Submit the configured training job to the OuterProduct platform. Returns immediately with a Job handle; training runs asynchronously server-side.
trainer.run(strategy="random", n_trials=None, grid_size=None)

Parameters

strategy
string
Hyperparameter search strategy. Options:
  • "random" (default): random search, fast and effective for most datasets.
  • "optuna": Bayesian optimization via Optuna, recommended when you want a thorough search and have more trial budget.
n_trials
int | None
Per-family trial budget: the number of hyperparameter configurations to evaluate for each model family in model_types. If omitted, the platform uses a sensible default based on dataset size.
grid_size
float | None
Resolution of the metric-weighting sweep when multiple metrics are passed to Trainer.configure(). A smaller value (e.g. 0.05) means finer resolution and more combinations to evaluate. Only relevant for multi-metric Pareto sweeps; ignored when a single metric is used.

Returns

return value
Job[Model]
A non-blocking job handle. The job runs server-side; use the handle to poll status, block for the result, or retrieve the raw response payload.

The Metric Class

Wrap a metric name in op.Metric to pass it to Trainer.configure().
op.Metric(name)
name
string
required
The metric identifier string. Common values:
NameDescription
"auc"Area under the ROC curve (binary classification)
"accuracy"Fraction of correct predictions
"logloss"Logarithmic loss
"f1"F1 score
"rmse"Root mean squared error (regression)
"mae"Mean absolute error (regression)
metric = op.Metric("auc")

The Job Handle

trainer.run() (and op.reasoning.fit()) return a Job handle immediately. Training runs asynchronously; use the handle to interact with it.

job.status()

Poll the current state of the job without blocking.
status = job.status()
# Returns: "pending" | "running" | "completed" | "failed"
return value
str
One of "pending", "running", "completed", or "failed".

job.wait()

Block the current thread until the job finishes, then return the trained model.
model = job.wait()
return value
Model
The trained Model once the job completes successfully. Raises if the job failed.

job.results()

Retrieve the raw result payload from the platform once the job has completed. Useful for inspecting job metadata, artifact URIs, or debugging.
result = job.results()
return value
dict
A dictionary containing the raw response from the OuterProduct API, including job IDs, artifact URIs, and timing information. Only available after the job status is "completed".
.wait() is the simplest path for linear scripts. Use .status() and .results() when you want to run other work while training proceeds, or when you are managing jobs across multiple datasets.

Code Examples

import outerproduct as op

op.init()

dataset = op.LocalDataset.from_csv("loans.csv").upload()

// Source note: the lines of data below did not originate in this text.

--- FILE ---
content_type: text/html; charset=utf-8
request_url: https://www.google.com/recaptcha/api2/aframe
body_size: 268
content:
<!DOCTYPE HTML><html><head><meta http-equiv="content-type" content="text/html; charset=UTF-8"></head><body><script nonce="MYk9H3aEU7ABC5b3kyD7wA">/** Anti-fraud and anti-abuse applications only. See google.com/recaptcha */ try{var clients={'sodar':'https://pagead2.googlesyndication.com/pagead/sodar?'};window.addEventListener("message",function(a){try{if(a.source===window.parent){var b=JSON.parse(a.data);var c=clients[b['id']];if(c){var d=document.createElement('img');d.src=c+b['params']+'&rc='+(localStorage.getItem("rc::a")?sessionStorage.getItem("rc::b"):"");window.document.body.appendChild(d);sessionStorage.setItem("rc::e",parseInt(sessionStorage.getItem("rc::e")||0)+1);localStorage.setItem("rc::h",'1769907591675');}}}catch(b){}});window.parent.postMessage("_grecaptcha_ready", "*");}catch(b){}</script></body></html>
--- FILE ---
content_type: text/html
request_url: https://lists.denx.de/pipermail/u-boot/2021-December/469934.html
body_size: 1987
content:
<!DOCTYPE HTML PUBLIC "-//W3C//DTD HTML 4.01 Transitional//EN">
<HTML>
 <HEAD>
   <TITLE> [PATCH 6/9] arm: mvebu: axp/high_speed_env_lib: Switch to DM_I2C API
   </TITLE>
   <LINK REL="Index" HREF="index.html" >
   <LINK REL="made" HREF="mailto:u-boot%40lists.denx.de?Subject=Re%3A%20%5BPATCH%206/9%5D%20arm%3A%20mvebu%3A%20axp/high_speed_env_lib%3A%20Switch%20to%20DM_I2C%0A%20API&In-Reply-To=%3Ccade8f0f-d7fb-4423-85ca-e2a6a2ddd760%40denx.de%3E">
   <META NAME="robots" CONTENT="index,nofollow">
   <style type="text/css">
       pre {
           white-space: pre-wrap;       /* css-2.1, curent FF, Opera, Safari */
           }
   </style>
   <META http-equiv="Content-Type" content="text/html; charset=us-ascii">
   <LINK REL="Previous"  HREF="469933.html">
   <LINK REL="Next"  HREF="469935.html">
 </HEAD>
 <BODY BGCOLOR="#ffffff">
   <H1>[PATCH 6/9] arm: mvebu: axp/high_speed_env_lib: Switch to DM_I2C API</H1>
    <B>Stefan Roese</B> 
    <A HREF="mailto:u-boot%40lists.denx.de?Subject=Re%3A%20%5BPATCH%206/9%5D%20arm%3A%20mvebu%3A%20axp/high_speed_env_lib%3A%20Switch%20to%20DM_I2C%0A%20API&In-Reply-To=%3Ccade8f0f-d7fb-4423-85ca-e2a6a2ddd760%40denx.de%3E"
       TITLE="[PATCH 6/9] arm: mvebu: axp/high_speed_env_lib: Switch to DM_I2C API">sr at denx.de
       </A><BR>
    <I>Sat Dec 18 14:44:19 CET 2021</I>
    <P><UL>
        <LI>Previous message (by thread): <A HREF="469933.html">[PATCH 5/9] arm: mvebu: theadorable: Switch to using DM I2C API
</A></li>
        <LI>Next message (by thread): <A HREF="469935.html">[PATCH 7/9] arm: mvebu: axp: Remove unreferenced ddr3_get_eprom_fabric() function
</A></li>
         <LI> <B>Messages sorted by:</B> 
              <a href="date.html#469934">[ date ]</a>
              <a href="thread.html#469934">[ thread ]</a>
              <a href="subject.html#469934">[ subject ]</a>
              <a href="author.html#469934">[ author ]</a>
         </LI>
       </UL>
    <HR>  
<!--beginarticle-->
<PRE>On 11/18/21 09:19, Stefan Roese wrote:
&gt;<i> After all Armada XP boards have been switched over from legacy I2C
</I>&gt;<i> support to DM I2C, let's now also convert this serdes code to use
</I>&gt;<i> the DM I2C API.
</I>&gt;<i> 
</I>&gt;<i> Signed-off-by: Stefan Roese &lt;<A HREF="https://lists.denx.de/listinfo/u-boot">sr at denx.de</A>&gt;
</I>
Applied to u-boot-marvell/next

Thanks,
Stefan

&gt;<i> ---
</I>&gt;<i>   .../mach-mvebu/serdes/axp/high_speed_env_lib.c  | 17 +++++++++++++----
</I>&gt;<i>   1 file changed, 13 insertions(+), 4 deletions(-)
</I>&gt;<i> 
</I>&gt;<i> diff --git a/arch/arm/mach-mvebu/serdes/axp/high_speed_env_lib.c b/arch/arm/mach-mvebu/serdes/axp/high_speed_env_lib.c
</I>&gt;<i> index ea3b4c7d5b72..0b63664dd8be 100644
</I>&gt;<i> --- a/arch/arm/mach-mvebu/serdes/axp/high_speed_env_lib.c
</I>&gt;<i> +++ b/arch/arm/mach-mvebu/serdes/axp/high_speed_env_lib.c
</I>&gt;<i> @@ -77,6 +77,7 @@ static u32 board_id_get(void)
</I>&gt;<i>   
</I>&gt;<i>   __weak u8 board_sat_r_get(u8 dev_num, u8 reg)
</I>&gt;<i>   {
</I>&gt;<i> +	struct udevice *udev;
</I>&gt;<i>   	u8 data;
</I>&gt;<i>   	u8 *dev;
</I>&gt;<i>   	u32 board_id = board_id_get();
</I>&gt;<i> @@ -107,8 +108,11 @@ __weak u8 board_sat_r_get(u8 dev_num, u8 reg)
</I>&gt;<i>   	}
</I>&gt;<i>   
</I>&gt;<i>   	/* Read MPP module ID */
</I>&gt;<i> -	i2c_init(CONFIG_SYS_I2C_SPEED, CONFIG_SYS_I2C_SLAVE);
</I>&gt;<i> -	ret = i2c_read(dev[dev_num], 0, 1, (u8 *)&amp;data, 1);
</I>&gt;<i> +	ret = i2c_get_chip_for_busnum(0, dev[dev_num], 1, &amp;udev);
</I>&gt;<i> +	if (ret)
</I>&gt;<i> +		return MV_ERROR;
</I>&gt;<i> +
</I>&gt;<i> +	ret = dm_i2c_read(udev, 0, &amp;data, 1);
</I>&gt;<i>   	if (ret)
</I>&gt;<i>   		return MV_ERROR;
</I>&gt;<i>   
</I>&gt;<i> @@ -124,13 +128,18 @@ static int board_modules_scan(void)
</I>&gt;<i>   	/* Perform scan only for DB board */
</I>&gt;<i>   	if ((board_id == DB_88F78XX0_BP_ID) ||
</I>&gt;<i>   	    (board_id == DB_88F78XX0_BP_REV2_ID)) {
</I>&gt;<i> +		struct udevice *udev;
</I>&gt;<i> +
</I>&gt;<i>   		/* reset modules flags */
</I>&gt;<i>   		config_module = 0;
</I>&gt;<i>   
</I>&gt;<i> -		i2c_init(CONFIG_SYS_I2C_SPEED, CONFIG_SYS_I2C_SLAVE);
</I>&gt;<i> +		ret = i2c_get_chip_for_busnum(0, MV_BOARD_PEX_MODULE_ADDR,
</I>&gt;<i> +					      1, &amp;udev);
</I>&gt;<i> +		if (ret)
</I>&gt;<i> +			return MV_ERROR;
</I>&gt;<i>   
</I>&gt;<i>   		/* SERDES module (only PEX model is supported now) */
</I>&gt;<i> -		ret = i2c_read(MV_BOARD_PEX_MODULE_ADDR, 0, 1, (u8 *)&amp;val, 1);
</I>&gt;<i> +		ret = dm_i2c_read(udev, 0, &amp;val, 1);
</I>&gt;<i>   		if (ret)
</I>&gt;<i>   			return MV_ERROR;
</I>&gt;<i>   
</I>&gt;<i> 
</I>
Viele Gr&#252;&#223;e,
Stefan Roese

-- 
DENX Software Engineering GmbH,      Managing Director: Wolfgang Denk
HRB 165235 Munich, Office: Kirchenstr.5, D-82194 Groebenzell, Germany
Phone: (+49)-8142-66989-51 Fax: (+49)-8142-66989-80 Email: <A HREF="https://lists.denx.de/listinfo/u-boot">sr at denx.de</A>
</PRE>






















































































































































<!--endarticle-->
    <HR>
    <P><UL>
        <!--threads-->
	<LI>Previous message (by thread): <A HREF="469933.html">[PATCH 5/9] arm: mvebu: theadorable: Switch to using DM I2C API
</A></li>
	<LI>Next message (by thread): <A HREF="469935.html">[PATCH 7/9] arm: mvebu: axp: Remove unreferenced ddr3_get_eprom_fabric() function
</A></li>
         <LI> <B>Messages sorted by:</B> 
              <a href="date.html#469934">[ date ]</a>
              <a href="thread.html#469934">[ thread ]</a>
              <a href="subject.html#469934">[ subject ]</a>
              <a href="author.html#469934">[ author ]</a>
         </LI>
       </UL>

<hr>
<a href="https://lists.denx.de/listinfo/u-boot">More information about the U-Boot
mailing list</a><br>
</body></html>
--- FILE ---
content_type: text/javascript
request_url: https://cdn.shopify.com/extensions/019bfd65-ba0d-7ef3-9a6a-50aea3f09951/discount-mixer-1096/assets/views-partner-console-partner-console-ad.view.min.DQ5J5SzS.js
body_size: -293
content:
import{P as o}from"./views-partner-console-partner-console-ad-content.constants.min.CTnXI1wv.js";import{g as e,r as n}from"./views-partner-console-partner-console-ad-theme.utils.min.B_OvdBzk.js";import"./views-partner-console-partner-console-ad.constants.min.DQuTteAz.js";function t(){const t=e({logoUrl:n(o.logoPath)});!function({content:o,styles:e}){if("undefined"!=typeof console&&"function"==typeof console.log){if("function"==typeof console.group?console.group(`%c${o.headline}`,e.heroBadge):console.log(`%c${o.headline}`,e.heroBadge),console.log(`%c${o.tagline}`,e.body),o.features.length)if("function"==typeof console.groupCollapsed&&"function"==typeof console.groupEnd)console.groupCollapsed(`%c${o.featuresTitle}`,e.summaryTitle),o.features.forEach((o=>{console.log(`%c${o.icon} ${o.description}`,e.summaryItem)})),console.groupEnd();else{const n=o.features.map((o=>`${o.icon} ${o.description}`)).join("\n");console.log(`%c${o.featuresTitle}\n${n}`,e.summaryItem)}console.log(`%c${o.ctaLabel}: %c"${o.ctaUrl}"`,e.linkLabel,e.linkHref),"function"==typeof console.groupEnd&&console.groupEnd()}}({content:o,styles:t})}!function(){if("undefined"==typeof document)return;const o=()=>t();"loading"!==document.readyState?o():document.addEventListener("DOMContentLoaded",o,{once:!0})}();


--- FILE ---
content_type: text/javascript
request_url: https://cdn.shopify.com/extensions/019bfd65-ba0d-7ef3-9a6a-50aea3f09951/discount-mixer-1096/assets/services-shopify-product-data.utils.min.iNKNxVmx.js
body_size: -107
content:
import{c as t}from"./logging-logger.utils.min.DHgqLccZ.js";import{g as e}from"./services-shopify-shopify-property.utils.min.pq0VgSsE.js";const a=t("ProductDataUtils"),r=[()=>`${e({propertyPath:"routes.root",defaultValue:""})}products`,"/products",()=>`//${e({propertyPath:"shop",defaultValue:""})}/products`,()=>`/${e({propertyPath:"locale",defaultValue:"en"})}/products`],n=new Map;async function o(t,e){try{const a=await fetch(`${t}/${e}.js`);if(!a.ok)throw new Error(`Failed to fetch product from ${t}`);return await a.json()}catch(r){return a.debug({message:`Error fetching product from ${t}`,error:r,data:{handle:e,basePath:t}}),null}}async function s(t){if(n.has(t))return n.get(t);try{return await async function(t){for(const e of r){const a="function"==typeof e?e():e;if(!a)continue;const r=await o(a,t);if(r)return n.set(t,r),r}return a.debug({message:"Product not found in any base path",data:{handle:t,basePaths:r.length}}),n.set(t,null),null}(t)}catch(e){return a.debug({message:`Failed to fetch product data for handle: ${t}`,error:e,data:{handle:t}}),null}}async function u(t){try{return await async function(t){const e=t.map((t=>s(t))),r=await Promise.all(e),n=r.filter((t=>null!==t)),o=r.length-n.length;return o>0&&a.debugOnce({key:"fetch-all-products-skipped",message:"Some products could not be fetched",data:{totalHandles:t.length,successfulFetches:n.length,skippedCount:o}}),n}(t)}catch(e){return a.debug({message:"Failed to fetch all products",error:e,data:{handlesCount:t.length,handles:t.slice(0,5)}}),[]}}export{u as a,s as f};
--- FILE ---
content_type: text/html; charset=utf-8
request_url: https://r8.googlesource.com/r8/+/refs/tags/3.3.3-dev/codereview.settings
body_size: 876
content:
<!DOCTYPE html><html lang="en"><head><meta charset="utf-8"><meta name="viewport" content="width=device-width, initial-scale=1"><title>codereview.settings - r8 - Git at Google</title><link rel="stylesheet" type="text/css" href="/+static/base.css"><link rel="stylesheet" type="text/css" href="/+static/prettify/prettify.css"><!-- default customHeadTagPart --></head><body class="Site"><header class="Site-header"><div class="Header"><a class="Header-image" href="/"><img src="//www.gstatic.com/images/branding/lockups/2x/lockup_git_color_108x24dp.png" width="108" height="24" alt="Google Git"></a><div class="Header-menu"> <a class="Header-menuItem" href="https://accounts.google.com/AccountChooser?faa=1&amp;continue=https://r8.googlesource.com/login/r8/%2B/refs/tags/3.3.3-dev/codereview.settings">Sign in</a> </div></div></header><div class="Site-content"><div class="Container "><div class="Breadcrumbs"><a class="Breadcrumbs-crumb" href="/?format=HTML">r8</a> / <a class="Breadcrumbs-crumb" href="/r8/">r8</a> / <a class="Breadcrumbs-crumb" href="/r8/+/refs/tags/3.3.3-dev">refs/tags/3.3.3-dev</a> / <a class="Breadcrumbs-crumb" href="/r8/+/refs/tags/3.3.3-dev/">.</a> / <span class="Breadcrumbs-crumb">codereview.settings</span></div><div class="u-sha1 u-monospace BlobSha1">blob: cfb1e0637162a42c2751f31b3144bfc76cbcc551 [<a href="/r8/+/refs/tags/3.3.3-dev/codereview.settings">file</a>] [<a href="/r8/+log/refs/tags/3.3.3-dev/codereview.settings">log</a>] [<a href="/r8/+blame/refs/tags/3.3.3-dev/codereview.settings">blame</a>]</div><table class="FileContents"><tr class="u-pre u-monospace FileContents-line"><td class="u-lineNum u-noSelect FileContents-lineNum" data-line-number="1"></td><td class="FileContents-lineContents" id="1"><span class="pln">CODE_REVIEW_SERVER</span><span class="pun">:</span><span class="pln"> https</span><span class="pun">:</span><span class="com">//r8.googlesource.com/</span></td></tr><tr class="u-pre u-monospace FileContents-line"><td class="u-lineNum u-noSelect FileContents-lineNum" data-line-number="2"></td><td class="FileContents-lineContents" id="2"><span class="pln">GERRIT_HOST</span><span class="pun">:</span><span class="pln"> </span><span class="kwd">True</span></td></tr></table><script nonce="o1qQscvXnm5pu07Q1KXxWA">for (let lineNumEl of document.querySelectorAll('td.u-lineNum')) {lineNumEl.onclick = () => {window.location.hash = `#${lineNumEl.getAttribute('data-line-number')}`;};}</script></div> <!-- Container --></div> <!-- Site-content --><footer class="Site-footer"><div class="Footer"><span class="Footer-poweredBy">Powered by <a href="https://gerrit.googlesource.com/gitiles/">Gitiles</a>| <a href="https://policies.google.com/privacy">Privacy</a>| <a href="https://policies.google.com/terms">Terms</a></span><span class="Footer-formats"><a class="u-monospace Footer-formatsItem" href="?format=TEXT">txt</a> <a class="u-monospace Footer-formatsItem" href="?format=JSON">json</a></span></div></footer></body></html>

trainer = op.Trainer.configure(dataset, task=op.Binclass(label_column="approved"))
model = trainer.run().wait()

print(model)

How the search works

When you call trainer.run(), the OuterProduct platform:
  1. Tunes all model families in parallel: every family listed in model_types is explored concurrently, not sequentially.
  2. Searches hyperparameter configurations using the strategy you chose ("random" or "optuna"), up to the n_trials budget per family.
  3. Sweeps metric weightings (multi-metric only) at the resolution set by grid_size, evaluating each weighting as a separate optimization objective.
  4. Returns a single model: the best configuration found across all families, trials, and (if applicable) metric weightings.
Parallelism and per-trial timeouts are managed server-side. There are no SDK-level threading or timeout knobs.
Start with the default strategy="random" to get a quick baseline. Switch to strategy="optuna" with a higher n_trials budget when you need a more thorough search.